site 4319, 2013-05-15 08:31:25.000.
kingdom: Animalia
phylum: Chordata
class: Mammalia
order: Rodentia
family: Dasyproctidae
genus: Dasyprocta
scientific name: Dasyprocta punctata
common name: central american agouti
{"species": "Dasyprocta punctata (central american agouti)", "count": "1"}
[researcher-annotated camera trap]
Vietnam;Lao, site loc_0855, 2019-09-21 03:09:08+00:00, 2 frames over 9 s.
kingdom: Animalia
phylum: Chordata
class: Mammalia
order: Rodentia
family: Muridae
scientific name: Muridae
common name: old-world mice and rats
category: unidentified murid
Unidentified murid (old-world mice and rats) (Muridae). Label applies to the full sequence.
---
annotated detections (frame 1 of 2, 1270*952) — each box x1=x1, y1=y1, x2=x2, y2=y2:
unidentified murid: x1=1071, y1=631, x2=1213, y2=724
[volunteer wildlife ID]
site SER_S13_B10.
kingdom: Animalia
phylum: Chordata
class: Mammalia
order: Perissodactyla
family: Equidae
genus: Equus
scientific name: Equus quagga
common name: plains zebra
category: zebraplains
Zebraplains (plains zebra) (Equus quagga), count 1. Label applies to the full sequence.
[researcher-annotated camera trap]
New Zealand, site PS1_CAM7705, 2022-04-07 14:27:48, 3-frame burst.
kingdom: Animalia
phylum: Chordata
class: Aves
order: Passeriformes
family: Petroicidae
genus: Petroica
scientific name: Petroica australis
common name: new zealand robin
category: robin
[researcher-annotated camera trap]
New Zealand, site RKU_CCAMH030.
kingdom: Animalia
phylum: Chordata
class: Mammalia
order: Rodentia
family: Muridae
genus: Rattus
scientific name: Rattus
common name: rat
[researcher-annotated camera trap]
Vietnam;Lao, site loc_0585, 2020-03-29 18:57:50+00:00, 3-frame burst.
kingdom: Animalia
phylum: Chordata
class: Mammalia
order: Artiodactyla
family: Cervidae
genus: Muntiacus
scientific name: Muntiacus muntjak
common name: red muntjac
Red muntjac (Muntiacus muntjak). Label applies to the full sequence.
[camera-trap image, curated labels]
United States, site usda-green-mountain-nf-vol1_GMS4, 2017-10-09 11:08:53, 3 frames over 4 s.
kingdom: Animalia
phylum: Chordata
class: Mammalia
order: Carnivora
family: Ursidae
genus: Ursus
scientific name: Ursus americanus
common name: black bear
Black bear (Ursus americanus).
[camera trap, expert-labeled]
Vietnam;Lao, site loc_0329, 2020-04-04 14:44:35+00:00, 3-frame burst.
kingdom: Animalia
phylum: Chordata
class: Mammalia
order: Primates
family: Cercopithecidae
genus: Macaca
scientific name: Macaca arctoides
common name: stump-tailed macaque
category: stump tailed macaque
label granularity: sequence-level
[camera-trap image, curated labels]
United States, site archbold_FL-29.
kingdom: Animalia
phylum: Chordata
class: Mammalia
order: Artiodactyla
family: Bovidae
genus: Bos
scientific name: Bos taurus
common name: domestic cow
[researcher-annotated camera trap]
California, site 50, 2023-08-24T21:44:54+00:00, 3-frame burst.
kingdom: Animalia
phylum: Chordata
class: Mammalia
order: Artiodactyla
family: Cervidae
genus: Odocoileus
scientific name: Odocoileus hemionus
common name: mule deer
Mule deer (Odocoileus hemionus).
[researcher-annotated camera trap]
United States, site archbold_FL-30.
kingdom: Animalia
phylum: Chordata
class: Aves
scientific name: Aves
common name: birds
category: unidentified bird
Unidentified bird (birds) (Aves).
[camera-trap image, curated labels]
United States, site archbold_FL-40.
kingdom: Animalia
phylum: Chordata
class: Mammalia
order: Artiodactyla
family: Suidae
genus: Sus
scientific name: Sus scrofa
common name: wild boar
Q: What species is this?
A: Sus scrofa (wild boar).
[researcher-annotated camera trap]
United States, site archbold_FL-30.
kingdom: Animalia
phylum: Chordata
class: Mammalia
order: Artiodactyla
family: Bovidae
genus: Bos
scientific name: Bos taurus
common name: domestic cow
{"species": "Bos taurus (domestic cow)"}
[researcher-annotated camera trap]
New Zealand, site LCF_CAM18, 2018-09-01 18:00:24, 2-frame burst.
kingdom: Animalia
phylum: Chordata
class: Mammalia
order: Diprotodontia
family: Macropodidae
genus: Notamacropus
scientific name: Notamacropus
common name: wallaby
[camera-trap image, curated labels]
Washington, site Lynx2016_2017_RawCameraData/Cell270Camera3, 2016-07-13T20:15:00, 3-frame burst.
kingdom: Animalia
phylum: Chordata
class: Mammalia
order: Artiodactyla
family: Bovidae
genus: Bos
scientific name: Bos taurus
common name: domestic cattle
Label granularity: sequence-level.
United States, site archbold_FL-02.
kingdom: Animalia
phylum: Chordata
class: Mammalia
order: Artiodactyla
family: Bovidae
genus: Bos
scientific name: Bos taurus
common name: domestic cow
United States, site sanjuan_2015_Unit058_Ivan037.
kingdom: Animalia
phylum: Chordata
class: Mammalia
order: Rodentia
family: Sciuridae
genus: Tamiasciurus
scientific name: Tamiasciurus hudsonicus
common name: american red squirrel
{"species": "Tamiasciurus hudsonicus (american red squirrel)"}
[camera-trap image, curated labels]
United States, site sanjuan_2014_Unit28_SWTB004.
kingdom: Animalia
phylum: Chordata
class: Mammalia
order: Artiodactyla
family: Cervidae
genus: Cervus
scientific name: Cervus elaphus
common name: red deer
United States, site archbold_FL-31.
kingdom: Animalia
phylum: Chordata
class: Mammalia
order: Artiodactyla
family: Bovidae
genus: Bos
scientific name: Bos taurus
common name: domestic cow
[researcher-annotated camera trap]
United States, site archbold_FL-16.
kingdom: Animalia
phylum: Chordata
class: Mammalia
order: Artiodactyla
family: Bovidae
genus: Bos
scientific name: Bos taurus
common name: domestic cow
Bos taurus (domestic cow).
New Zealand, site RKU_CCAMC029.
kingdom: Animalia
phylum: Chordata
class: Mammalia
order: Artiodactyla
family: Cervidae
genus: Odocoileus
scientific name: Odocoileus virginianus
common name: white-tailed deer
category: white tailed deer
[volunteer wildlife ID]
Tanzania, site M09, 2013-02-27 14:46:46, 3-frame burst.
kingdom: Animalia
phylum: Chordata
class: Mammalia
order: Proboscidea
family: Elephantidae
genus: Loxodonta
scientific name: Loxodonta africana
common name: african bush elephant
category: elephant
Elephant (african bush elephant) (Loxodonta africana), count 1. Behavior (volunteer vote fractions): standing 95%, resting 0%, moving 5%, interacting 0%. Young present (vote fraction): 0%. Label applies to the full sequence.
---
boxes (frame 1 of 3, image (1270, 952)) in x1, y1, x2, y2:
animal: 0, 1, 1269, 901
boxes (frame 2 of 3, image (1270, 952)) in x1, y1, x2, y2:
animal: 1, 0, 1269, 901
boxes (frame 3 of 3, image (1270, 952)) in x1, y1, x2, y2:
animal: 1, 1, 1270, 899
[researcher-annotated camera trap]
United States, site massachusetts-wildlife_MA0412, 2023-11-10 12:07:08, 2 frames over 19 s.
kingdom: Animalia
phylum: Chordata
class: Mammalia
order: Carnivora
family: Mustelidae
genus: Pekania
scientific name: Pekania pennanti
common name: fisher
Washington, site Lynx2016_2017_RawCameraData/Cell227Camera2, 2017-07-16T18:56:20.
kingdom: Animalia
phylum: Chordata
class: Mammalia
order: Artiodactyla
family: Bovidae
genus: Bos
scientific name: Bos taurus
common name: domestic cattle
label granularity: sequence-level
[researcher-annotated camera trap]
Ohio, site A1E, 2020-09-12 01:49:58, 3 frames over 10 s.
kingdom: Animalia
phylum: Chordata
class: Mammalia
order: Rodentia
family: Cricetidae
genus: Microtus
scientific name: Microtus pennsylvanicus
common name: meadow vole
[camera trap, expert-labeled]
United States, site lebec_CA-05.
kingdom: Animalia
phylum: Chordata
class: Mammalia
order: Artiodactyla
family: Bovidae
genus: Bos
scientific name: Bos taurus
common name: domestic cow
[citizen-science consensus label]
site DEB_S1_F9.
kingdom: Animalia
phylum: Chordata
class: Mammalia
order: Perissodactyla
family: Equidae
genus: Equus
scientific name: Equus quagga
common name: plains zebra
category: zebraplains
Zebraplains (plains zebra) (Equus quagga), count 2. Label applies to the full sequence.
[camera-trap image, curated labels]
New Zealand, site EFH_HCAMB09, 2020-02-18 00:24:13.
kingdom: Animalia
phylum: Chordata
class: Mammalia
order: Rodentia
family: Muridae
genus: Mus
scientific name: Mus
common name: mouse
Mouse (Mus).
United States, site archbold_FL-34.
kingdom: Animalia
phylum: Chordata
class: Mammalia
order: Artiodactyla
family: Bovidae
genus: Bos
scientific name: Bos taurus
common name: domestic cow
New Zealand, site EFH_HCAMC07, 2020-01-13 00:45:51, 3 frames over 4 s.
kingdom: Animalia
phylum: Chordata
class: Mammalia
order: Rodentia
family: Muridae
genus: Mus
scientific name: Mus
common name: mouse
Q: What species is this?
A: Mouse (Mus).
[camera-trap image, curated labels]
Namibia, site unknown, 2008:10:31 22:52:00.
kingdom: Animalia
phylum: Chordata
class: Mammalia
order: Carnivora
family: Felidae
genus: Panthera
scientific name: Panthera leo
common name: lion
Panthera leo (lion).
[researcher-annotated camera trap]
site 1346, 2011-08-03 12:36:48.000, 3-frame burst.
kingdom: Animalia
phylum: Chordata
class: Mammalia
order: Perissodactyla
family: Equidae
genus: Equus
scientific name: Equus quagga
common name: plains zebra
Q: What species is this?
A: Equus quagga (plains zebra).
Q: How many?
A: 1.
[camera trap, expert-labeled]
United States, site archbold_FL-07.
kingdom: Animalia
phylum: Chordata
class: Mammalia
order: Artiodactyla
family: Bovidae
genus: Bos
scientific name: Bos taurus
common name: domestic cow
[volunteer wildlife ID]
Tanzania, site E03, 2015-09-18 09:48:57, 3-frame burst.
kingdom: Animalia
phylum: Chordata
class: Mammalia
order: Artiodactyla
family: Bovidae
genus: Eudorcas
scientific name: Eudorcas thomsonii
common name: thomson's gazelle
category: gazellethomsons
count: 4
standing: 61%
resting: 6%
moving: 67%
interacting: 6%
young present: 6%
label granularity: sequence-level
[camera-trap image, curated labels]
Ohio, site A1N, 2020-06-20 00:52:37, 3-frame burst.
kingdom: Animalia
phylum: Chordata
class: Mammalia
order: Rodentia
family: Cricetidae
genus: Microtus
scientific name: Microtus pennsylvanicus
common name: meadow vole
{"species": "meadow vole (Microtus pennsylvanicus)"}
+-------+
**EXERCISE OBJECTIVE**
The answer must hold exactly the lines of the entries above, from the first line through the line that contains "common name: central american agouti", and no others.

**YOUR SOLUTION**
site 4319, 2013-05-15 08:31:25.000.
kingdom: Animalia
phylum: Chordata
class: Mammalia
order: Rodentia
family: Dasyproctidae
genus: Dasyprocta
scientific name: Dasyprocta punctata
common name: central american agouti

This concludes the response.